## Task statement
Every record that appears below should be transcribed exactly.

"""

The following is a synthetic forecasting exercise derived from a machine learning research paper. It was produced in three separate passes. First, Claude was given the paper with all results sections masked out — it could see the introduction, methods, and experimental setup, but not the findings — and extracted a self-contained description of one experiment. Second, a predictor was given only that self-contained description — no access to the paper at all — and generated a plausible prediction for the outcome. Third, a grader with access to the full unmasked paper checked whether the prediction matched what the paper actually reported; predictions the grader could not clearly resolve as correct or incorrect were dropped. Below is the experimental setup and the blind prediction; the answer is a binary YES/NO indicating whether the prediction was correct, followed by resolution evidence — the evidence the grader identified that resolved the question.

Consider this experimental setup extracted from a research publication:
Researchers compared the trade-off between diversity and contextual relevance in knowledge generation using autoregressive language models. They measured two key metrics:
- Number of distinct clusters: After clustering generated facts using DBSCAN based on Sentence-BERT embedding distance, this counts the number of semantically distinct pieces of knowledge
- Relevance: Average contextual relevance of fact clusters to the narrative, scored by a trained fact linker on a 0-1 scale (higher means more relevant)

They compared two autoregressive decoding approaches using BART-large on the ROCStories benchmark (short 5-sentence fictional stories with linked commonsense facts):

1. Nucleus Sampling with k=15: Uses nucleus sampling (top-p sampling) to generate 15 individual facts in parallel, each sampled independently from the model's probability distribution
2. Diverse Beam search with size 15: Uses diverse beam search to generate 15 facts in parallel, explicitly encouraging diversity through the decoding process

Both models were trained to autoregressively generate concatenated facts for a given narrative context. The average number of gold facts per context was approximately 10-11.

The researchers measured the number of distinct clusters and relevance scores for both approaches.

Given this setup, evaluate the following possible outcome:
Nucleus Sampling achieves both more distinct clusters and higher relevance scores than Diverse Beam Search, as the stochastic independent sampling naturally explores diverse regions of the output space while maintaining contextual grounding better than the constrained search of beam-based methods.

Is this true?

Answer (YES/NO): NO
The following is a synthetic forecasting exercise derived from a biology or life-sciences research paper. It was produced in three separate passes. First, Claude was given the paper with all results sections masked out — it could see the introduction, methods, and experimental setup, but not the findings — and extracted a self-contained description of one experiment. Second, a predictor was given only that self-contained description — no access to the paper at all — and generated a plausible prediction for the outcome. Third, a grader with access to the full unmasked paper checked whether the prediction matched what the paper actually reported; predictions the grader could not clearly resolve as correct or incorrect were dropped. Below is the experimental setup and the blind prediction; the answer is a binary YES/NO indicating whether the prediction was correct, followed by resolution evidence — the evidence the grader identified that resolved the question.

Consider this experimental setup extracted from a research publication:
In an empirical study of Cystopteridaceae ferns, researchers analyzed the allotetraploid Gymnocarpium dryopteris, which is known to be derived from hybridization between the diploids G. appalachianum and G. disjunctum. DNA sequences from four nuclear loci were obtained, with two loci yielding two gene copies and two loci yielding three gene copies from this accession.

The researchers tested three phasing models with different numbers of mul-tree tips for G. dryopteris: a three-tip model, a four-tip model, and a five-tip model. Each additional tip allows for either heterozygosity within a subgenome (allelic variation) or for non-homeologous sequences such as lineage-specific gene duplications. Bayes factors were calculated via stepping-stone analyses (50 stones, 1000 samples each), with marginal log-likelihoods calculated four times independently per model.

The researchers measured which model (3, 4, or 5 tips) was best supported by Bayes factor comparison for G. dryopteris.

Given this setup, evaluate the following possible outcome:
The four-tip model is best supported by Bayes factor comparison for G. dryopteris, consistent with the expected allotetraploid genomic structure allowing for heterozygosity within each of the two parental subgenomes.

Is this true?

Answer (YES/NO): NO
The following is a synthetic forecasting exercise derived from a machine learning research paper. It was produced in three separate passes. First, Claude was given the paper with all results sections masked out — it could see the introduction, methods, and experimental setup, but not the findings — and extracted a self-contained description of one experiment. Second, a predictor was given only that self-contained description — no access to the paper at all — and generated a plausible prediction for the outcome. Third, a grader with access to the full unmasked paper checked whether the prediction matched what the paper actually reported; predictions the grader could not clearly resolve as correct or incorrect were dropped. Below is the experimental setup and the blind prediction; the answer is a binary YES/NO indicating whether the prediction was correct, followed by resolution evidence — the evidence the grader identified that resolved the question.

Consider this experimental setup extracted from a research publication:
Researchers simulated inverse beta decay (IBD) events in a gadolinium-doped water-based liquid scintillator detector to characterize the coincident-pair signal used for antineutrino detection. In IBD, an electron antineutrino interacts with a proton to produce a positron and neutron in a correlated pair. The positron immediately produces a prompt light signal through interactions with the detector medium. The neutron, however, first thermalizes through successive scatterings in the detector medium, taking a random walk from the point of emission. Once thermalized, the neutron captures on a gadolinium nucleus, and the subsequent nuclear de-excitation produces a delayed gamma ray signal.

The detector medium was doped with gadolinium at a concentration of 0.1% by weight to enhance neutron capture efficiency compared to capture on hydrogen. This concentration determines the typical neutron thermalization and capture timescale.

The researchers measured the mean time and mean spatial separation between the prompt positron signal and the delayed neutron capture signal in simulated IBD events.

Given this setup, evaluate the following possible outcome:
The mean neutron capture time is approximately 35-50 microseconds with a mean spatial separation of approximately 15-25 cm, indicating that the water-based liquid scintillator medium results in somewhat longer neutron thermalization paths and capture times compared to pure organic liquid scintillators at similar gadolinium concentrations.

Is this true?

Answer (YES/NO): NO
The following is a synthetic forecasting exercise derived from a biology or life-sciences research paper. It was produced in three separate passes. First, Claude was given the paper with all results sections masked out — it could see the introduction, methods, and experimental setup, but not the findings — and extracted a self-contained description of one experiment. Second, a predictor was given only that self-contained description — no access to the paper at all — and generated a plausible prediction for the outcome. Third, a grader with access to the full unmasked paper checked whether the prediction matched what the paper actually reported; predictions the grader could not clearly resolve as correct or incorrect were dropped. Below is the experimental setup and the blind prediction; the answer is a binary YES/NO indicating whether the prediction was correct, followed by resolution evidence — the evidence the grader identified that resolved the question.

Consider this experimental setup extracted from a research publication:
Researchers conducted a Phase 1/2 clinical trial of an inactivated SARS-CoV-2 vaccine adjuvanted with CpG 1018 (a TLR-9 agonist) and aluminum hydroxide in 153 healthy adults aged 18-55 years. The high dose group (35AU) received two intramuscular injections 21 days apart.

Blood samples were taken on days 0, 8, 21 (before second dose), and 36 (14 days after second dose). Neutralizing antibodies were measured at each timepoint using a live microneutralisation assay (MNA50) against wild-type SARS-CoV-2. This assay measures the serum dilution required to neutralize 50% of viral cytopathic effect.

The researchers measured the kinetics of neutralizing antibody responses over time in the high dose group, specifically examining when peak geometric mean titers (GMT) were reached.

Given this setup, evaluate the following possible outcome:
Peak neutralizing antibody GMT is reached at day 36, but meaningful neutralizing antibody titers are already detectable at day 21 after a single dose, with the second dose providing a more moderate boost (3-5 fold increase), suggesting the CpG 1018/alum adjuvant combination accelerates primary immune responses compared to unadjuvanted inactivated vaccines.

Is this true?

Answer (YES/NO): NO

"""

## Task solution
The following is a synthetic forecasting exercise derived from a machine learning research paper. It was produced in three separate passes. First, Claude was given the paper with all results sections masked out — it could see the introduction, methods, and experimental setup, but not the findings — and extracted a self-contained description of one experiment. Second, a predictor was given only that self-contained description — no access to the paper at all — and generated a plausible prediction for the outcome. Third, a grader with access to the full unmasked paper checked whether the prediction matched what the paper actually reported; predictions the grader could not clearly resolve as correct or incorrect were dropped. Below is the experimental setup and the blind prediction; the answer is a binary YES/NO indicating whether the prediction was correct, followed by resolution evidence — the evidence the grader identified that resolved the question.

Consider this experimental setup extracted from a research publication:
Researchers compared the trade-off between diversity and contextual relevance in knowledge generation using autoregressive language models. They measured two key metrics:
- Number of distinct clusters: After clustering generated facts using DBSCAN based on Sentence-BERT embedding distance, this counts the number of semantically distinct pieces of knowledge
- Relevance: Average contextual relevance of fact clusters to the narrative, scored by a trained fact linker on a 0-1 scale (higher means more relevant)

They compared two autoregressive decoding approaches using BART-large on the ROCStories benchmark (short 5-sentence fictional stories with linked commonsense facts):

1. Nucleus Sampling with k=15: Uses nucleus sampling (top-p sampling) to generate 15 individual facts in parallel, each sampled independently from the model's probability distribution
2. Diverse Beam search with size 15: Uses diverse beam search to generate 15 facts in parallel, explicitly encouraging diversity through the decoding process

Both models were trained to autoregressively generate concatenated facts for a given narrative context. The average number of gold facts per context was approximately 10-11.

The researchers measured the number of distinct clusters and relevance scores for both approaches.

Given this setup, evaluate the following possible outcome:
Nucleus Sampling achieves both more distinct clusters and higher relevance scores than Diverse Beam Search, as the stochastic independent sampling naturally explores diverse regions of the output space while maintaining contextual grounding better than the constrained search of beam-based methods.

Is this true?

Answer (YES/NO): NO
The following is a synthetic forecasting exercise derived from a biology or life-sciences research paper. It was produced in three separate passes. First, Claude was given the paper with all results sections masked out — it could see the introduction, methods, and experimental setup, but not the findings — and extracted a self-contained description of one experiment. Second, a predictor was given only that self-contained description — no access to the paper at all — and generated a plausible prediction for the outcome. Third, a grader with access to the full unmasked paper checked whether the prediction matched what the paper actually reported; predictions the grader could not clearly resolve as correct or incorrect were dropped. Below is the experimental setup and the blind prediction; the answer is a binary YES/NO indicating whether the prediction was correct, followed by resolution evidence — the evidence the grader identified that resolved the question.

Consider this experimental setup extracted from a research publication:
In an empirical study of Cystopteridaceae ferns, researchers analyzed the allotetraploid Gymnocarpium dryopteris, which is known to be derived from hybridization between the diploids G. appalachianum and G. disjunctum. DNA sequences from four nuclear loci were obtained, with two loci yielding two gene copies and two loci yielding three gene copies from this accession.

The researchers tested three phasing models with different numbers of mul-tree tips for G. dryopteris: a three-tip model, a four-tip model, and a five-tip model. Each additional tip allows for either heterozygosity within a subgenome (allelic variation) or for non-homeologous sequences such as lineage-specific gene duplications. Bayes factors were calculated via stepping-stone analyses (50 stones, 1000 samples each), with marginal log-likelihoods calculated four times independently per model.

The researchers measured which model (3, 4, or 5 tips) was best supported by Bayes factor comparison for G. dryopteris.

Given this setup, evaluate the following possible outcome:
The four-tip model is best supported by Bayes factor comparison for G. dryopteris, consistent with the expected allotetraploid genomic structure allowing for heterozygosity within each of the two parental subgenomes.

Is this true?

Answer (YES/NO): NO
The following is a synthetic forecasting exercise derived from a machine learning research paper. It was produced in three separate passes. First, Claude was given the paper with all results sections masked out — it could see the introduction, methods, and experimental setup, but not the findings — and extracted a self-contained description of one experiment. Second, a predictor was given only that self-contained description — no access to the paper at all — and generated a plausible prediction for the outcome. Third, a grader with access to the full unmasked paper checked whether the prediction matched what the paper actually reported; predictions the grader could not clearly resolve as correct or incorrect were dropped. Below is the experimental setup and the blind prediction; the answer is a binary YES/NO indicating whether the prediction was correct, followed by resolution evidence — the evidence the grader identified that resolved the question.

Consider this experimental setup extracted from a research publication:
Researchers simulated inverse beta decay (IBD) events in a gadolinium-doped water-based liquid scintillator detector to characterize the coincident-pair signal used for antineutrino detection. In IBD, an electron antineutrino interacts with a proton to produce a positron and neutron in a correlated pair. The positron immediately produces a prompt light signal through interactions with the detector medium. The neutron, however, first thermalizes through successive scatterings in the detector medium, taking a random walk from the point of emission. Once thermalized, the neutron captures on a gadolinium nucleus, and the subsequent nuclear de-excitation produces a delayed gamma ray signal.

The detector medium was doped with gadolinium at a concentration of 0.1% by weight to enhance neutron capture efficiency compared to capture on hydrogen. This concentration determines the typical neutron thermalization and capture timescale.

The researchers measured the mean time and mean spatial separation between the prompt positron signal and the delayed neutron capture signal in simulated IBD events.

Given this setup, evaluate the following possible outcome:
The mean neutron capture time is approximately 35-50 microseconds with a mean spatial separation of approximately 15-25 cm, indicating that the water-based liquid scintillator medium results in somewhat longer neutron thermalization paths and capture times compared to pure organic liquid scintillators at similar gadolinium concentrations.

Is this true?

Answer (YES/NO): NO
The following is a synthetic forecasting exercise derived from a biology or life-sciences research paper. It was produced in three separate passes. First, Claude was given the paper with all results sections masked out — it could see the introduction, methods, and experimental setup, but not the findings — and extracted a self-contained description of one experiment. Second, a predictor was given only that self-contained description — no access to the paper at all — and generated a plausible prediction for the outcome. Third, a grader with access to the full unmasked paper checked whether the prediction matched what the paper actually reported; predictions the grader could not clearly resolve as correct or incorrect were dropped. Below is the experimental setup and the blind prediction; the answer is a binary YES/NO indicating whether the prediction was correct, followed by resolution evidence — the evidence the grader identified that resolved the question.

Consider this experimental setup extracted from a research publication:
Researchers conducted a Phase 1/2 clinical trial of an inactivated SARS-CoV-2 vaccine adjuvanted with CpG 1018 (a TLR-9 agonist) and aluminum hydroxide in 153 healthy adults aged 18-55 years. The high dose group (35AU) received two intramuscular injections 21 days apart.

Blood samples were taken on days 0, 8, 21 (before second dose), and 36 (14 days after second dose). Neutralizing antibodies were measured at each timepoint using a live microneutralisation assay (MNA50) against wild-type SARS-CoV-2. This assay measures the serum dilution required to neutralize 50% of viral cytopathic effect.

The researchers measured the kinetics of neutralizing antibody responses over time in the high dose group, specifically examining when peak geometric mean titers (GMT) were reached.

Given this setup, evaluate the following possible outcome:
Peak neutralizing antibody GMT is reached at day 36, but meaningful neutralizing antibody titers are already detectable at day 21 after a single dose, with the second dose providing a more moderate boost (3-5 fold increase), suggesting the CpG 1018/alum adjuvant combination accelerates primary immune responses compared to unadjuvanted inactivated vaccines.

Is this true?

Answer (YES/NO): NO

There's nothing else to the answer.